Problem requirements>
Leaving out the images, please output every entry exactly as it appears.

Records to process>

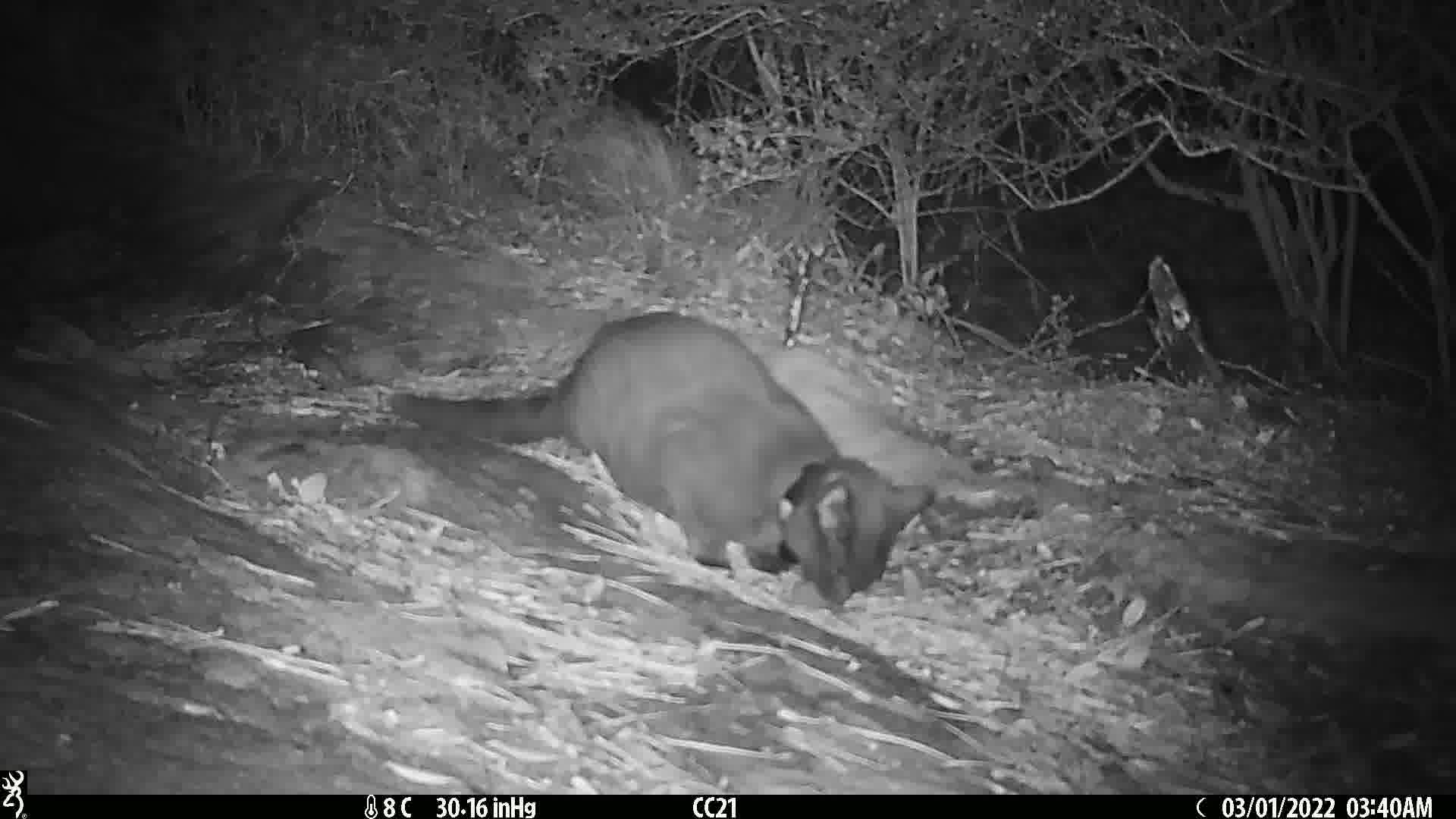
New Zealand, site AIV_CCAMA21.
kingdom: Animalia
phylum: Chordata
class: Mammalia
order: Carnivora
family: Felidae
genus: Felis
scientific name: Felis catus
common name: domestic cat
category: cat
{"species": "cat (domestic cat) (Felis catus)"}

Reply>
New Zealand, site AIV_CCAMA21.
kingdom: Animalia
phylum: Chordata
class: Mammalia
order: Carnivora
family: Felidae
genus: Felis
scientific name: Felis catus
common name: domestic cat
category: cat
{"species": "cat (domestic cat) (Felis catus)"}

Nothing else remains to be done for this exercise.